# OPDRACHTEN
1. Herhaal woordelijk het deel van de tekst over paardenvaccinaties dat begint bij de woorden met "- Schimmelvaccinatie (Insol): Voor" en eindigt bij "gekozen voor vaccinatie.".
2. Klopt elk van deze beweringen volgens de tekst over paardenvaccinaties? Antwoord per bewering met ja of nee en citeer letterlijk de woorden die de doorslag geven. (a) Tegen Rhinopneumonie wordt een paard idealiter halfjaarlijks gevaccineerd. (b) Drachtige merries worden in de 3e, 5e en 7e maand van de dracht geboosterd. (c) Na vaccinatie met Insol blijft het paard beschermd met een booster om de 12 maanden.
3. Zet de tekst over paardenvaccinaties voort na de laatste zin.

# FRAGMENT

-------------------------

Vaccinaties


Griep, Tetanus en Rhinopneumonie behoren tot de ziekten waar tegen elk paard een basisbescherming dient te hebben. De jaarlijkse vaccinatie bestaat uit Griep en Tetanus, tegen Rhinopneumonie dient uw paard idealiter halfjaarlijks gevaccineerd te worden. Drachtige merries dienen op de 5e, 7e en 9e maand van de dracht geboosterd te worden om de kans op abortus aanzienlijk te verlagen. 



Mogelijke extra-vaccinaties:

- Schimmelvaccinatie (Insol): Voor de behandeling van schimmelschimmel is het nodig om minimaal 2 keer te vaccineren met een tussentijd van 14 dagen. Op dat het paard daarna beschermd zou blijven dient er elke 9 maanden een booster gegeven te worden. Er zijn gevallen bekend van paarden die een forse entreactie krijgen na vaccinatie met Insol. Zij hebben bijvoorbeeld erg veel last van zwelling en pijn op de plaats van de injectie of krijgen hoge koorts. Om die reden wordt er bij schimmel meestal eerst gekozen voor behandeling met imaverol dat arbeidsintensiever is, maar veel minder bijwerkingen heeft. Pas als het wassen met imaverol niet werkt of als de schimmel zich blijft verspreiden door de stal wordt er gekozen voor vaccinatie.

-------------------------

# DE GEGEVENS
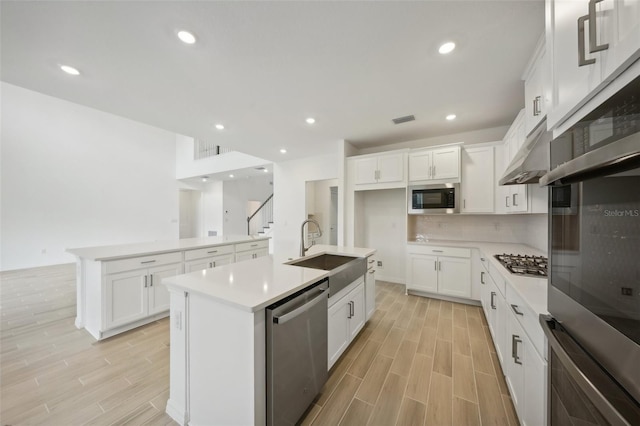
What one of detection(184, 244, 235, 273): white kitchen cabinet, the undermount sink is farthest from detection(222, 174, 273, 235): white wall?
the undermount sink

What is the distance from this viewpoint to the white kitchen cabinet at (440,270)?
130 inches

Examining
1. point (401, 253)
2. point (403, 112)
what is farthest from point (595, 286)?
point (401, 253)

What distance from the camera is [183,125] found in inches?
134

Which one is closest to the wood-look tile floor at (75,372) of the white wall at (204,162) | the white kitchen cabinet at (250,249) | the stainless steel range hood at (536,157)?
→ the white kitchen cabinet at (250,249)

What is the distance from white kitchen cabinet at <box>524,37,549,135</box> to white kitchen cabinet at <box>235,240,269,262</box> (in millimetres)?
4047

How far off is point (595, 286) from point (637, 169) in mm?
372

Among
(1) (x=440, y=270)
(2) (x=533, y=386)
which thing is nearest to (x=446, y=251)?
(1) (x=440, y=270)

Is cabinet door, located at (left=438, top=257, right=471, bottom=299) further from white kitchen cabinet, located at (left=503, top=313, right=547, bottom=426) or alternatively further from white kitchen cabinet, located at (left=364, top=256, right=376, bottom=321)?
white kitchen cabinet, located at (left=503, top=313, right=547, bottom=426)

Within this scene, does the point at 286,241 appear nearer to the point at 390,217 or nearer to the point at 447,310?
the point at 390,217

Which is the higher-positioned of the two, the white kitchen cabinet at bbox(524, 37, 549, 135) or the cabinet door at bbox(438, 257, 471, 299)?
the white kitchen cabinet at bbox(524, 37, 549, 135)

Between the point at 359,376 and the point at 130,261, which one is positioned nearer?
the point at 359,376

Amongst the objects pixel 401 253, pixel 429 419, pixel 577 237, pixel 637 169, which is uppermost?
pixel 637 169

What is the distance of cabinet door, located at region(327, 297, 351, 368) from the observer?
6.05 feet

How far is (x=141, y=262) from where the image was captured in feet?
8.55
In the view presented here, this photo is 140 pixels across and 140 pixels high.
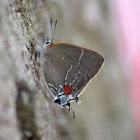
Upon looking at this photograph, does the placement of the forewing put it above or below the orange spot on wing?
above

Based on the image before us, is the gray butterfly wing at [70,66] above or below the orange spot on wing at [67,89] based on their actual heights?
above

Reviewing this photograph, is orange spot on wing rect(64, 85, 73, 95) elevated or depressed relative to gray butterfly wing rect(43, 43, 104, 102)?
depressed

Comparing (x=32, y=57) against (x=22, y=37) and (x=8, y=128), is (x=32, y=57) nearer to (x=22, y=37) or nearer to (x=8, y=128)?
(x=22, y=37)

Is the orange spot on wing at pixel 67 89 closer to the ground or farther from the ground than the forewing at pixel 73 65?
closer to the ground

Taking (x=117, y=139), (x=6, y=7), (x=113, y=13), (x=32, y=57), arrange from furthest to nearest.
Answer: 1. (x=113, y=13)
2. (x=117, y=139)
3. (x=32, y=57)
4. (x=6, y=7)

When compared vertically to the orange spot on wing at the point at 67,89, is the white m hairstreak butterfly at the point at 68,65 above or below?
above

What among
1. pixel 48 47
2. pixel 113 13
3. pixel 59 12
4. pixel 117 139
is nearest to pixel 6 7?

-------------------------

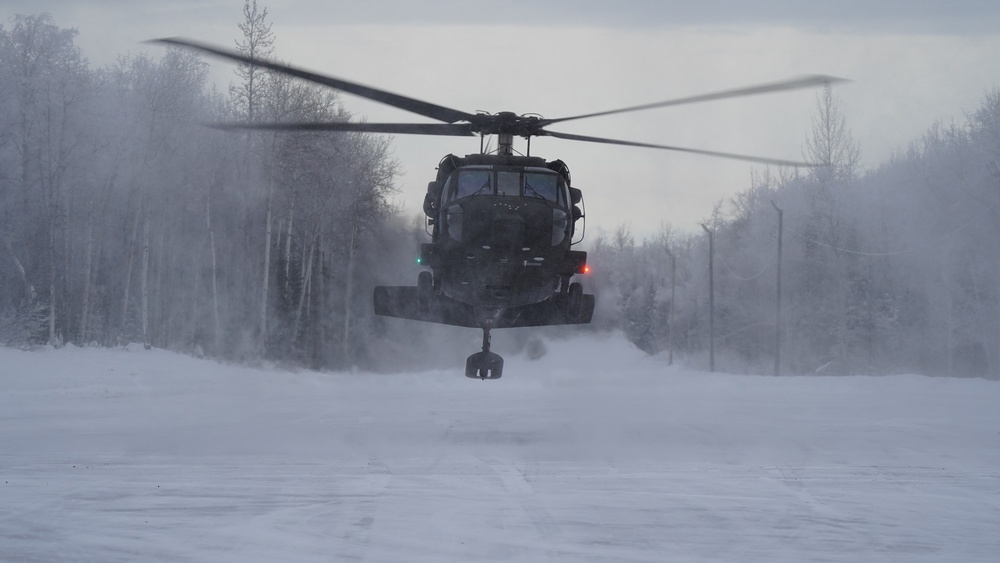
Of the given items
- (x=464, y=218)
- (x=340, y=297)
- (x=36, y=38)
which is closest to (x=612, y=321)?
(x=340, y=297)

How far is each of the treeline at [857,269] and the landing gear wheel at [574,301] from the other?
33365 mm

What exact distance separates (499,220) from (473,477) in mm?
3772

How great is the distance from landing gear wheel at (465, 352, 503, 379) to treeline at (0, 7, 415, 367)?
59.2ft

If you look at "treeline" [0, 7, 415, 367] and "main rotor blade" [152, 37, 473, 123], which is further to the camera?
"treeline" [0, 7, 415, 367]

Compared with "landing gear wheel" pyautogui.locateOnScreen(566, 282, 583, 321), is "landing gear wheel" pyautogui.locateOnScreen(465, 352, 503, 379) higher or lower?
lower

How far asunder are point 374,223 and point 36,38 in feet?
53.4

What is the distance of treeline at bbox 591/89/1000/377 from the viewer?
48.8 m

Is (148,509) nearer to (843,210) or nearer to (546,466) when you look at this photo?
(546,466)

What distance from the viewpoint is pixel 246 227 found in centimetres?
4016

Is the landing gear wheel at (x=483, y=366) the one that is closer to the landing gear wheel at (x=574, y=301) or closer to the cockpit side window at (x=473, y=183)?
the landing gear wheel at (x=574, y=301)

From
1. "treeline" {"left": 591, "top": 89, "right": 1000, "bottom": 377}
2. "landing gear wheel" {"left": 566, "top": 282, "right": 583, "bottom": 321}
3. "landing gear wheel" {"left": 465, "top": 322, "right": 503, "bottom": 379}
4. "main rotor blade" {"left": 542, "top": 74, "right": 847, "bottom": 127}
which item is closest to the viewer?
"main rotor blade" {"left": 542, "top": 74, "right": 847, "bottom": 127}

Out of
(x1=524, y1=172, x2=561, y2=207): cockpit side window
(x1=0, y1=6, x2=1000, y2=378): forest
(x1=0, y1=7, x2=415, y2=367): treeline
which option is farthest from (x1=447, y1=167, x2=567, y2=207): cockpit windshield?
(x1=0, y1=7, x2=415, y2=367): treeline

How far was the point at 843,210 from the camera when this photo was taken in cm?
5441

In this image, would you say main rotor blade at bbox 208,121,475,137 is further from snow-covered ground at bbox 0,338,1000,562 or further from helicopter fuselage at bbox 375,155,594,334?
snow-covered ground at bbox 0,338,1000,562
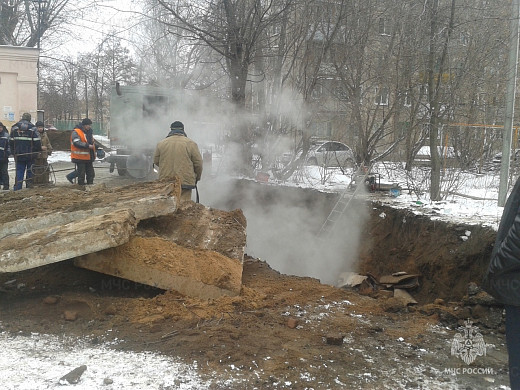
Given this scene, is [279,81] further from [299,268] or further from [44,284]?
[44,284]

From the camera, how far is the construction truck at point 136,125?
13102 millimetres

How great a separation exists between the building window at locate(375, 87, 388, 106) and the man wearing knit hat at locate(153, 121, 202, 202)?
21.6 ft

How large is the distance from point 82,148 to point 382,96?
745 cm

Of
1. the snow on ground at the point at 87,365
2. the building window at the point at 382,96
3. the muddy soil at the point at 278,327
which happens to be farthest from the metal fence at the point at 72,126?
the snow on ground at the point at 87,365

-------------------------

# ANTWOORDEN OP VOLGORDE
1.
- Schimmelvaccinatie (Insol): Voor de behandeling van schimmelschimmel is het nodig om minimaal 2 keer te vaccineren met een tussentijd van 14 dagen. Op dat het paard daarna beschermd zou blijven dient er elke 9 maanden een booster gegeven te worden. Er zijn gevallen bekend van paarden die een forse entreactie krijgen na vaccinatie met Insol. Zij hebben bijvoorbeeld erg veel last van zwelling en pijn op de plaats van de injectie of krijgen hoge koorts. Om die reden wordt er bij schimmel meestal eerst gekozen voor behandeling met imaverol dat arbeidsintensiever is, maar veel minder bijwerkingen heeft. Pas als het wassen met imaverol niet werkt of als de schimmel zich blijft verspreiden door de stal wordt er gekozen voor vaccinatie.

2.
(a) Ja: "tegen Rhinopneumonie dient uw paard idealiter halfjaarlijks gevaccineerd te worden"
(b) Nee: "Drachtige merries dienen op de 5e, 7e en 9e maand van de dracht geboosterd te worden"
(c) Nee: "dient er elke 9 maanden een booster gegeven te worden"

3.
- Droes: is een zeer besmettelijke ziekte door bacterie Streptococcus equi subspecies equi. Besmette paarden hebben een verhoogde temperatuur, zwellingen en/of abcessen van de lymfeknopen, slijmerige en etterige neusuitvloei, hoesten en benauwdheid. Vooral jonge paarden lopen een verhoogd risico op. Paarden kunnen vanaf een leeftijd van 6 maanden gevaccineerd worden. De basisvaccinatie bestaat uit twee vaccinaties met een interval van vier weken. In geval van een droes uitbraak, levert een herhalingsvaccinatie 3-6 maanden na de laatste vaccinatie, een snel herstel van de immuniteit op.